[lttng-dev] New TLS usage in libgcc_s.so.1, compatibility impact
Florian Weimer
fweimer at redhat.com
Mon Jan 15 14:42:58 EST 2024
* Mathieu Desnoyers:
> On 2024-01-13 07:49, Florian Weimer via lttng-dev wrote:
>> This commit
>> commit 8abddb187b33480d8827f44ec655f45734a1749d
>> Author: Andrew Burgess <andrew.burgess at embecosm.com>
>> Date: Sat Aug 5 14:31:06 2023 +0200
>> libgcc: support heap-based trampolines
>> Add support for heap-based trampolines on x86_64-linux,
>> aarch64-linux,
>> and x86_64-darwin. Implement the __builtin_nested_func_ptr_created and
>> __builtin_nested_func_ptr_deleted functions for these targets.
>> Co-Authored-By: Maxim Blinov <maxim.blinov at embecosm.com>
>> Co-Authored-By: Iain Sandoe <iain at sandoe.co.uk>
>> Co-Authored-By: Francois-Xavier Coudert <fxcoudert at gcc.gnu.org>
>> added TLS usage to libgcc_s.so.1. The way that libgcc_s is
>> currently
>> built, it ends up using a dynamic TLS variant on the Linux targets.
>> This means that there is no up-front TLS allocation with glibc (but
>> there would be one with musl).
>
> Trying to wrap my head around this:
>
> If I get this right, the previous behavior was that glibc did allocate
> global-dynamic variables from libraries which are preloaded and loaded
> on c startup as if they were initial-exec, but now that libgcc_s.so.1
> has a dynamic TLS variable, all those libraries loaded on c startup that
> have global-dynamic TLS do not get the initial allocation special
> treatment anymore. Is that more or less correct ?

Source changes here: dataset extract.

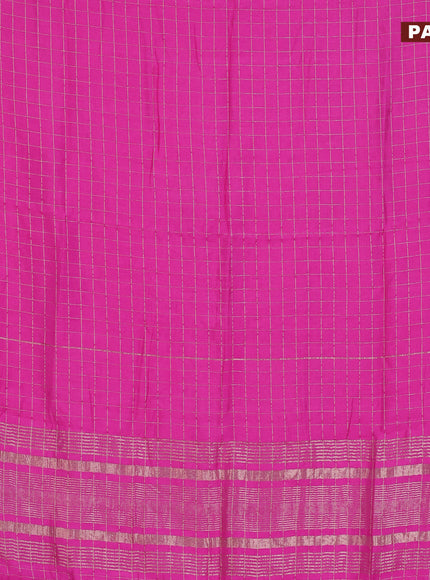 Semi chanderi saree pink and peacock green with allover zari checks and zari woven & gotapatti lace work border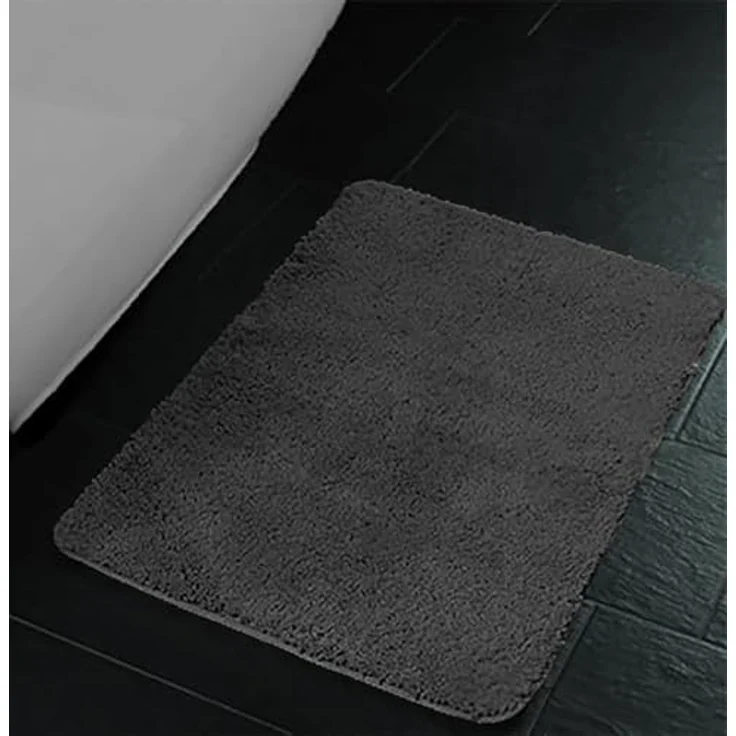 Brandsseller Badematte 60x90 cm Badteppich Badvorleger Badezimmerteppich Duschvorleger Schwarz – Bild 3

Ahh. I had forgotten about this aspect. The allocation from the static
TLS area still happens as before.
> I've prepared a change for lttng-ust to move the lttng-ust libc wrapper
> "malloc nesting" guard variable from global-dynamic to initial-exec:
>
> https://review.lttng.org/c/lttng-ust/+/11677 Fix: libc wrapper: use initial-exec for malloc_nesting TLS
I don't know if this is completely sufficient if there are other TLS
variables in the lttng stack.
> This should help for the infinite recursion issue, but if my understanding
> is correct about the impact of effectively changing the behavior used
> for global-dynamic variables in preloaded and on-startup-loaded libraries
> introduced by this libgcc change, I suspect we have other new issues here,
> such as problems with async-signal safety of other global-dynamic variables
> within LTTng-UST.
This didn't change, and the allocation is not done lazily (contrary to
what I might have written before). But even on the __tls_get_addr fast
path, we check the TLS generation counter, and if that has changed, we
do extra bookkeeping work. TLS usage in libgcc_s.so.1 means that in the
now-failing test, the generation counter changed. Before bug 19924
TLS performance degradation after dlopen
<https://sourceware.org/bugzilla/show_bug.cgi?id=19924>
was fixed, we did not do this bookkeeping work, which is why the problem
didn't occur.
General use of lttng should be fine, I think, only the malloc wrapper
has this problem.
> But moving all TLS variables used by lttng-ust from global-dynamic to
> initial-exec is tricky, because a prior attempt to do so introduced
> regressions in use-cases where lttng-ust was dlopen'd by Java or
> Python, AFAIU situations where the runtimes were already using most of
> the extra memory pool for dlopen'd libraries initial-exec variables,
> causing dlopen of lttng-ust to fail.
Oh, right, that makes it quite difficult. Could you link a private copy
of the libraries into the wrapper that uses initial-exec TLS?